(Beginning of TEXT PROVIDED)

At the time, Wegovy became the most effective weight loss drug on the market, as it helps patients lose an average of about 15% of their body weight, almost double the rates demonstrated by previous prescription products.
Wegovy represented a turning point in the pharmacologic treatment of obesity. In the past, obesity drugs suffered from a negative adverse event profile and relatively poor efficacy. Accordingly, weight loss drugs historically had trouble gaining traction. Not only did they not find many takers, they also tended to have extreme difficulty obtaining insurance coverage. For example, Medicare excludes coverage of all drugs prescribed for obesity. And, unlike the vast majority of other outpatient pharmaceuticals, weight loss drugs are not a mandatory benefit in the Medicaid program. Additionally, when covered by Medicaid plans, obesity drugs are often subject to heavy usage of prior authorization coupled with step edits. Finally, commercial payer coverage of weight loss drugs has been extraordinarily variable.
With Wegovy, insurers have apparently changed their tune, at least to some degree. Except for Medicare, which still prohibits obesity drug coverage, a large number of commercial and Medicaid payers are covering Wegovy, albeit with a lot of variability. A comparatively favorable effectiveness profile has probably helped the product’s fortunes with some payers.

(End of TEXT PROVIDED)
(Beginning of DATA RECORDS)

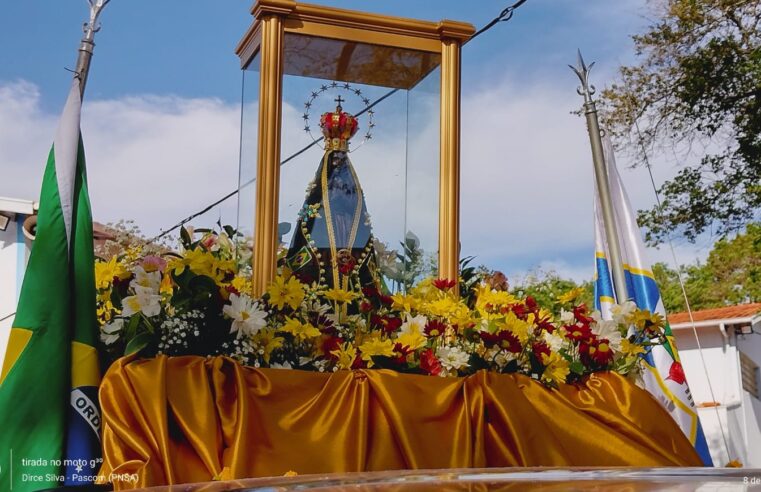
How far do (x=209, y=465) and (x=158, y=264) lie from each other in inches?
29.7

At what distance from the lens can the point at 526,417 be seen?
8.24 feet

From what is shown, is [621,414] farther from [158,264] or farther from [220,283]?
[158,264]

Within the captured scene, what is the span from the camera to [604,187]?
4.44 meters

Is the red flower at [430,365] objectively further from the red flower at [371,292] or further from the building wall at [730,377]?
the building wall at [730,377]

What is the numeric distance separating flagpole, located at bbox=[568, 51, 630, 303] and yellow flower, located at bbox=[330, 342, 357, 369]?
1912 millimetres

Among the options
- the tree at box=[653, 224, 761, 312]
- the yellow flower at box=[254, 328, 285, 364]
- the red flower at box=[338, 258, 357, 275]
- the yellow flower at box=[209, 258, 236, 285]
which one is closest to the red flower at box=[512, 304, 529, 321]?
the red flower at box=[338, 258, 357, 275]

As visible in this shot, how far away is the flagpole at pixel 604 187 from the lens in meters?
4.27

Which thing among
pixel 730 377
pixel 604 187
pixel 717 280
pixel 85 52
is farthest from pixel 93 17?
pixel 717 280

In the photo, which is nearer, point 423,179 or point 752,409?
point 423,179

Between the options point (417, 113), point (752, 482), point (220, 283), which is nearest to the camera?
point (752, 482)

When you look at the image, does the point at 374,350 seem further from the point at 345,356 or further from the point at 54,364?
the point at 54,364

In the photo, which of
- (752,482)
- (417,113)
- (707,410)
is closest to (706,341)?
(707,410)

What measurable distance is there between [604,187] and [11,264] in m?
5.10

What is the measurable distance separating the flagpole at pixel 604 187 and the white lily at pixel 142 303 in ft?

(End of DATA RECORDS)

■ **EXERCISES**
[1] In the passage on Wegovy, what average share of their body weight do patients lose with the drug?
[2] Copy from the passage on Wegovy the span that begins at the words "At the time, Wegovy" and ends after "previous prescription products.".

■ **TASK-BY-TASK OUTPUTS**
[1] About 15% of their body weight.

[2]
At the time, Wegovy became the most effective weight loss drug on the market, as it helps patients lose an average of about 15% of their body weight, almost double the rates demonstrated by previous prescription products.